Mediation analysis is a useful tool to evaluate surrogate endpoints in clinical trials. We propose a novel method, the M-survival learner, for estimating heterogeneous indirect treatment effects in the presence of censored outcomes. The proposed approach enables the identification of interpretable patient subgroups characterized by distinct mediation pathways. To distinguish heterogeneous from homogeneous mediation effects, we introduce a new statistical criterion specifically designed for survival data. The method provides a principled framework for evaluating heterogeneity in surrogate biomarker performance across patient populations, offering evidence to support accelerated approval drug. By explicitly assessing subgroup-specific surrogate validity, the proposed approach addresses key regulatory concerns regarding the reliability of surrogate endpoints. We further establish theoretical properties of the method to justify its statistical guarantees. We apply the approach to data from a Phase III randomized clinical trial of HIV treatment, demonstrating its practical utility in real-world settings. Extensive simulation studies further evaluate and demonstrate its finite-sample performance.
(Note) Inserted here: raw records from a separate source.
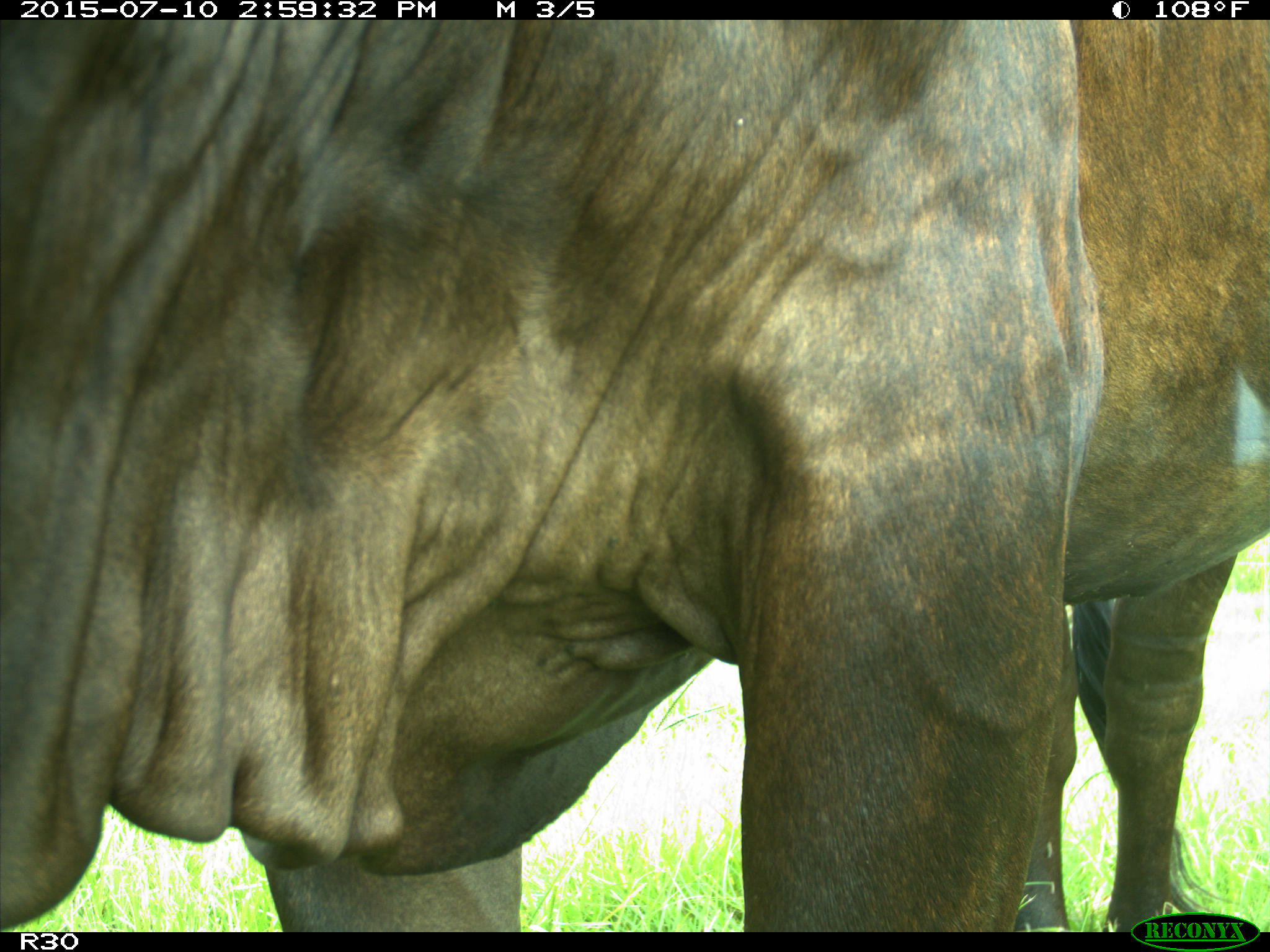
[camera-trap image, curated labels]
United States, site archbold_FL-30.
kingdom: Animalia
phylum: Chordata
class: Mammalia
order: Artiodactyla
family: Bovidae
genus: Bos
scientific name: Bos taurus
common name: domestic cow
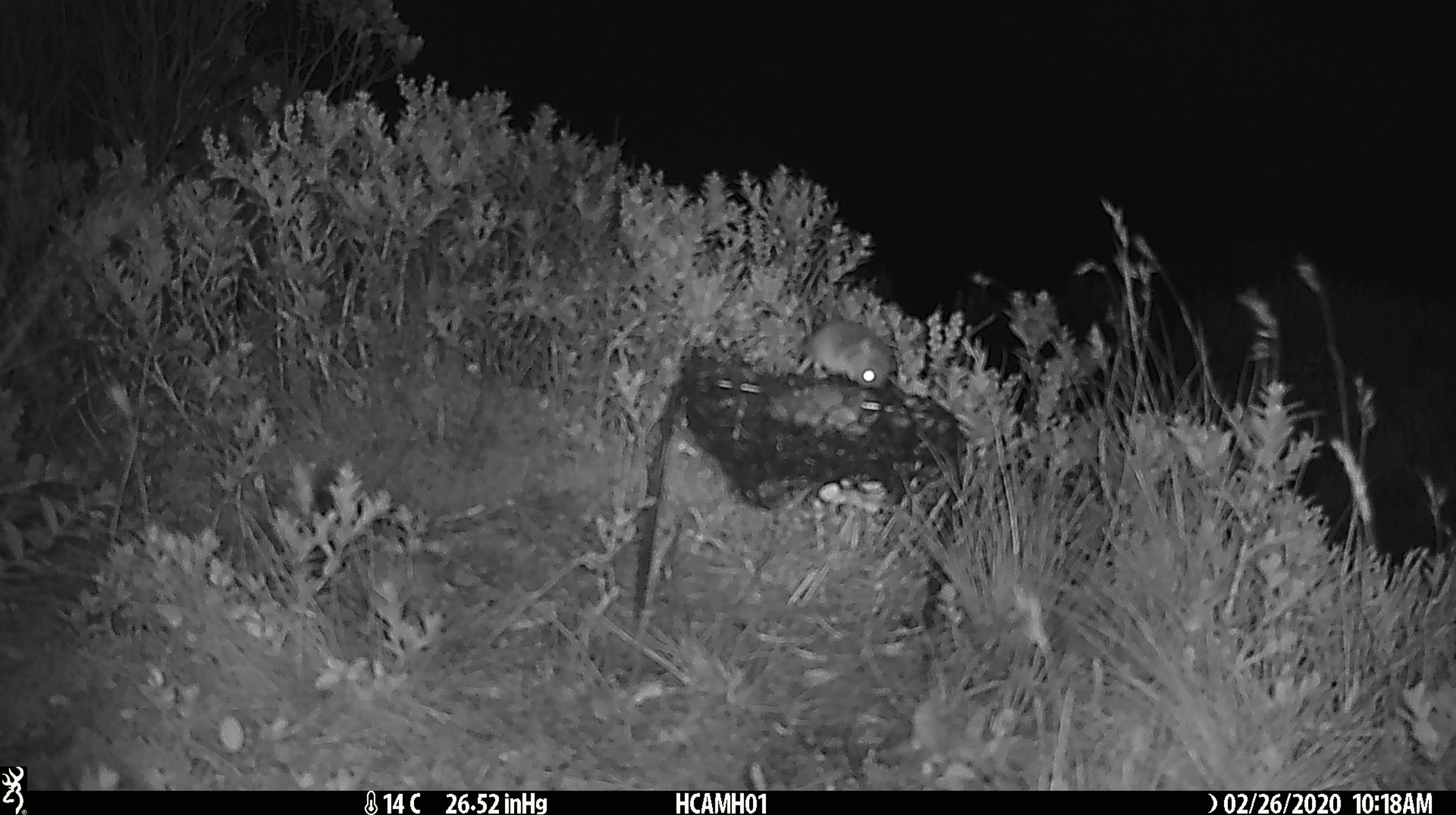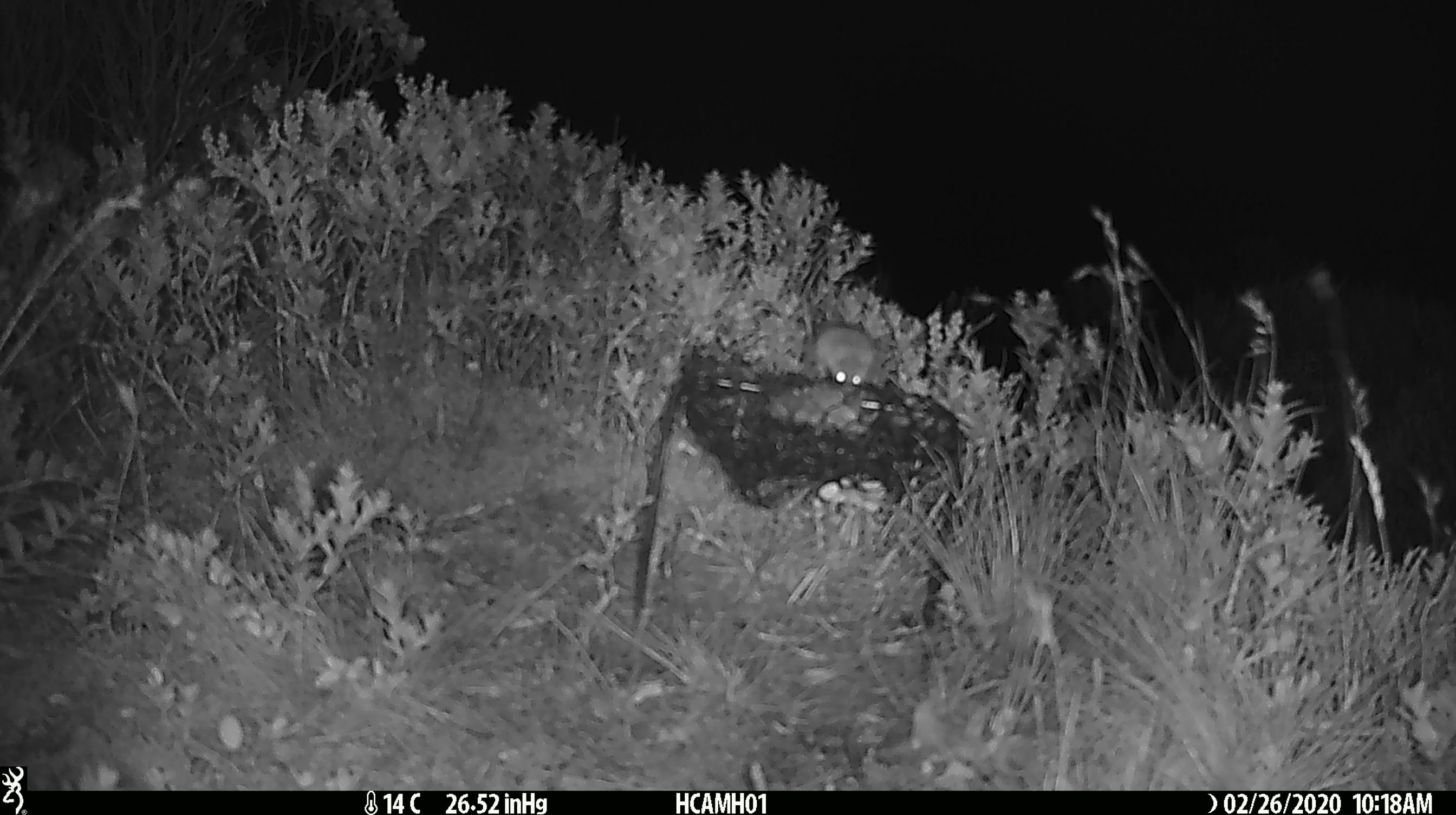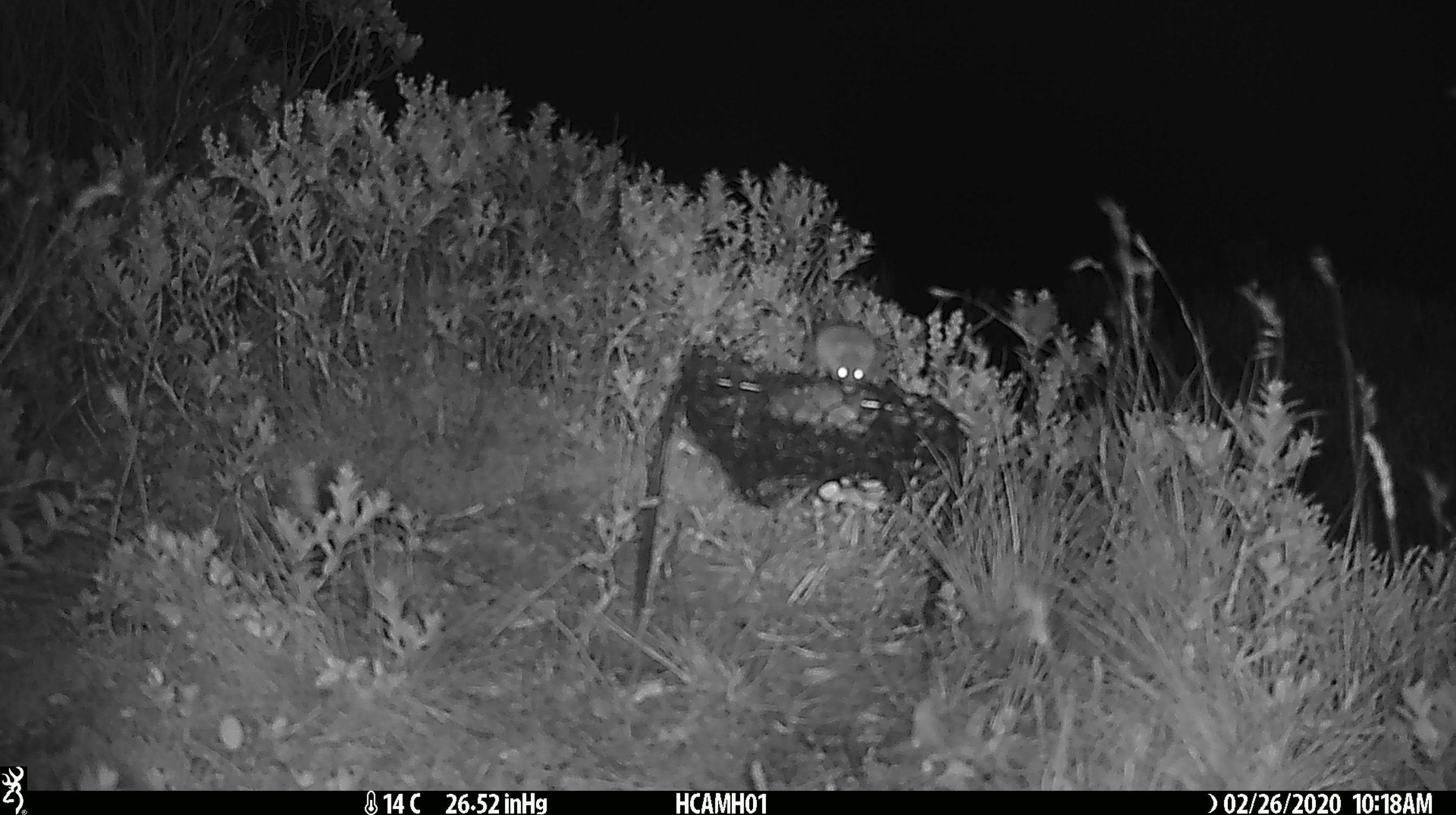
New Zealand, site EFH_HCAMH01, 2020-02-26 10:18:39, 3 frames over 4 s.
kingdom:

翻译：中介分析是评估临床试验中替代终点的重要工具。我们提出了一种新方法——M生存学习器，用于在存在删失结局时估计异质性间接处理效应。该方法能够识别以不同中介通路为特征的可解释患者亚组。为区分异质性与同质性中介效应，我们引入了专门针对生存数据设计的统计新准则。该方法为评估替代生物标志物在不同患者群体中的表现异质性提供了系统性框架，为药物加速审批提供证据支持。通过显式评估亚组特异性替代终点有效性，该方法解决了监管机构对替代终点可靠性方面的核心关切。我们进一步建立了该方法的理论性质以证明其统计保证。将该方法应用于一项HIV治疗的III期随机临床试验数据，展示了其在真实场景中的实用价值。广泛的模拟研究进一步评估并证明了其有限样本性能。